Цельный, единый трагедийный образ фильма вырастал в слиянии сквозной идеи и действия, психологии и пластики с изумительной музыкой Шостаковича. Она «словно наполняет весь фильм, — писал музыковед Г. Орлов, — затихая на время в красноречивых и тоже музыкальных паузах. Она не только выражает чувства героев, зарисовывает ситуации; она становится голосом далекой эпохи, человеческой совести и тайных мыслей автора, голосом самой трагедии...
Гамлет, Увертюра, 23–36 такты Д. Шостакович
Тот же голос слышится и в легком ветерке безумия, который проносится в сцене помешательства Офелии. Нежный, ломкий тембр клавесина, печально-сладостная мелодия струнных в духе мадригалов Монтеверди рисуют этот образ прозрачными красками, легкими штрихами. В сценах безумия музыка достигает высокого трагизма без малейшей аффектации, оставаясь такой же тихой и прозрачной.

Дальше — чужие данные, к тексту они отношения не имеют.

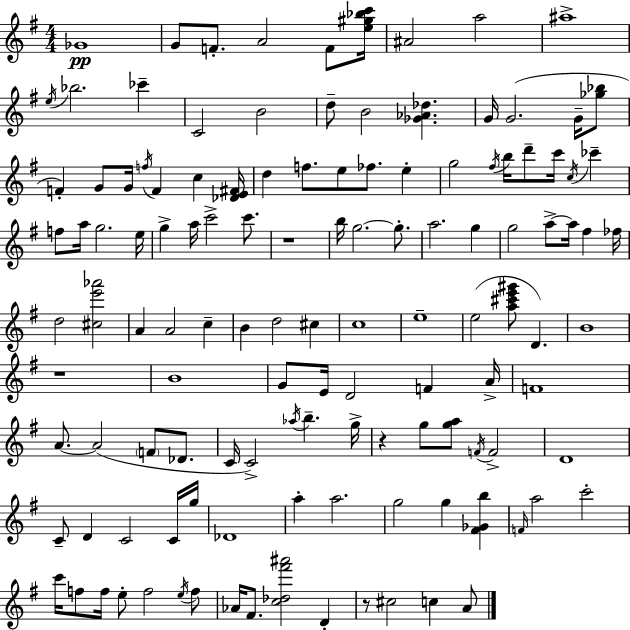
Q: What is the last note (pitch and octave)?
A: A4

Замечательные находки, рассыпанные в партитуре Шостаковича, окрыленность его фантазии, безошибочно следующей за сложными внутренними поворотами трагедии, не случайны. Из всех трагедий Шекспира «Гамлет» наиболее близок духу его творчества.
В целом ряде эпизодов фильма мы слышим в разнообразных воплощениях столь специфичные для него скерцозные движения. Повсюду они сопутствуют Гамлету, аккомпанируя или контрастируя его мыслям. Таков стремительный проход Гамлета по залам замка, охваченного оживлением свадебного пира, этой выставки лжи, лицемерия, нравственной неполноценности. Таковы гротескный танец появления бродячих актеров, музыка приготовлений к спектаклю, основанная на звучаниях настраиваемых инструментов, торопливая игра придворных музыкантов, напуганных выходками Гамлета.
Композитор заставляет нас воспринимать мир глазами Гамлета, в пронзительном свете его иронии, окружая ореолом презрения ничтожества в роскошных одеяниях.
«Гамлет» — не только трагедия утраченных иллюзий, но и трагедия нравственного долга. И этой его стороне созвучно творчество Шостаковича — высоким этическим пафосом, непреклонной стойкостью духа, утверждающего себя в борьбе, в преодолении сомнений. В мужественной экспрессии медленных разделов его симфоний, в типично «шостаковичевских» темах упорно-сосредоточенного раздумья этическое начало его музыки выступает на передний план. Многократно возвращается на протяжении фильма тема одиноких размышлений Гамлета, скорбная мелодия, приводящая на память начало Десятой симфонии. В героически твердой поступи эта тема заключает фильм, сопровождая торжественное шествие воинов Фортинбраса с телом Гамлета, поверженного, но исполнившего свой долг"
Г. Орлов. «Советская культура», 1964, 25 мая.